:: Data ::

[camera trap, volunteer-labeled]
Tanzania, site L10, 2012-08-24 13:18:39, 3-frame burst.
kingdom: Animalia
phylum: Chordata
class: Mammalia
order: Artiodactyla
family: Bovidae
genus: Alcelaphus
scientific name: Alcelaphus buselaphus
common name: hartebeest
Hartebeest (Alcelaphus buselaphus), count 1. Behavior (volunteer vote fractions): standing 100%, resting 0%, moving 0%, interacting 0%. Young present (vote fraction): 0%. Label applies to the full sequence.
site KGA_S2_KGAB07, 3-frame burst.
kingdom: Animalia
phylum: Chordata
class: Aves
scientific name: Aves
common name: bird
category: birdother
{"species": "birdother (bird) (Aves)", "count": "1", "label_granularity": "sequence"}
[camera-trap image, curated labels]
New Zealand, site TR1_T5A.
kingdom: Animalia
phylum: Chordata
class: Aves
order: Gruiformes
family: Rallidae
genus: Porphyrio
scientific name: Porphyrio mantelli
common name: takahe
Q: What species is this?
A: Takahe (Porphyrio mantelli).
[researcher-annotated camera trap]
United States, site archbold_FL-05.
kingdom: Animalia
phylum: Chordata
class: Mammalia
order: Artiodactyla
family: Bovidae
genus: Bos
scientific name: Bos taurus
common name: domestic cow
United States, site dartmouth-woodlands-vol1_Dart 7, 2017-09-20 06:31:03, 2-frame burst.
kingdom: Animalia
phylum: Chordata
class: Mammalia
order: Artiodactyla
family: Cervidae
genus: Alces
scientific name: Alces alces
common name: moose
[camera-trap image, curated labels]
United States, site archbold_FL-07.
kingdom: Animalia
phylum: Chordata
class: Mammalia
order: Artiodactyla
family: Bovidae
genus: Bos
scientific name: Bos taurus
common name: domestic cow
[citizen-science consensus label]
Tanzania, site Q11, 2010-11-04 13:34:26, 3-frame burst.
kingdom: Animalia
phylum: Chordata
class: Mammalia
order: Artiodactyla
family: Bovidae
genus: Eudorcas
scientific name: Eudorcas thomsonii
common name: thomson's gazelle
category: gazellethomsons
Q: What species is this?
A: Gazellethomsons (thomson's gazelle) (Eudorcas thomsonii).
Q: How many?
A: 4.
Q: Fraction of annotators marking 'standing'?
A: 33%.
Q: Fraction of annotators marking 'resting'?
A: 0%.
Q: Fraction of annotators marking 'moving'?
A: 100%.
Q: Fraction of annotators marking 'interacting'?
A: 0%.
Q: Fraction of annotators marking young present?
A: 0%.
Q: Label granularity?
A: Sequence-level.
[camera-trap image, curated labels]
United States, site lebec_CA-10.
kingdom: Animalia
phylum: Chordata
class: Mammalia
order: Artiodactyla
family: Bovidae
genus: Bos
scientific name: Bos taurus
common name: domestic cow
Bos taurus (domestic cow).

:::

So that nothing is lost, restate all the material word for word.

[camera trap, volunteer-labeled]
Tanzania, site L10, 2012-08-24 13:18:39, 3-frame burst.
kingdom: Animalia
phylum: Chordata
class: Mammalia
order: Artiodactyla
family: Bovidae
genus: Alcelaphus
scientific name: Alcelaphus buselaphus
common name: hartebeest
Hartebeest (Alcelaphus buselaphus), count 1. Behavior (volunteer vote fractions): standing 100%, resting 0%, moving 0%, interacting 0%. Young present (vote fraction): 0%. Label applies to the full sequence.
site KGA_S2_KGAB07, 3-frame burst.
kingdom: Animalia
phylum: Chordata
class: Aves
scientific name: Aves
common name: bird
category: birdother
{"species": "birdother (bird) (Aves)", "count": "1", "label_granularity": "sequence"}
[camera-trap image, curated labels]
New Zealand, site TR1_T5A.
kingdom: Animalia
phylum: Chordata
class: Aves
order: Gruiformes
family: Rallidae
genus: Porphyrio
scientific name: Porphyrio mantelli
common name: takahe
Q: What species is this?
A: Takahe (Porphyrio mantelli).
[researcher-annotated camera trap]
United States, site archbold_FL-05.
kingdom: Animalia
phylum: Chordata
class: Mammalia
order: Artiodactyla
family: Bovidae
genus: Bos
scientific name: Bos taurus
common name: domestic cow
United States, site dartmouth-woodlands-vol1_Dart 7, 2017-09-20 06:31:03, 2-frame burst.
kingdom: Animalia
phylum: Chordata
class: Mammalia
order: Artiodactyla
family: Cervidae
genus: Alces
scientific name: Alces alces
common name: moose
[camera-trap image, curated labels]
United States, site archbold_FL-07.
kingdom: Animalia
phylum: Chordata
class: Mammalia
order: Artiodactyla
family: Bovidae
genus: Bos
scientific name: Bos taurus
common name: domestic cow
[citizen-science consensus label]
Tanzania, site Q11, 2010-11-04 13:34:26, 3-frame burst.
kingdom: Animalia
phylum: Chordata
class: Mammalia
order: Artiodactyla
family: Bovidae
genus: Eudorcas
scientific name: Eudorcas thomsonii
common name: thomson's gazelle
category: gazellethomsons
Q: What species is this?
A: Gazellethomsons (thomson's gazelle) (Eudorcas thomsonii).
Q: How many?
A: 4.
Q: Fraction of annotators marking 'standing'?
A: 33%.
Q: Fraction of annotators marking 'resting'?
A: 0%.
Q: Fraction of annotators marking 'moving'?
A: 100%.
Q: Fraction of annotators marking 'interacting'?
A: 0%.
Q: Fraction of annotators marking young present?
A: 0%.
Q: Label granularity?
A: Sequence-level.
[camera-trap image, curated labels]
United States, site lebec_CA-10.
kingdom: Animalia
phylum: Chordata
class: Mammalia
order: Artiodactyla
family: Bovidae
genus: Bos
scientific name: Bos taurus
common name: domestic cow
Bos taurus (domestic cow).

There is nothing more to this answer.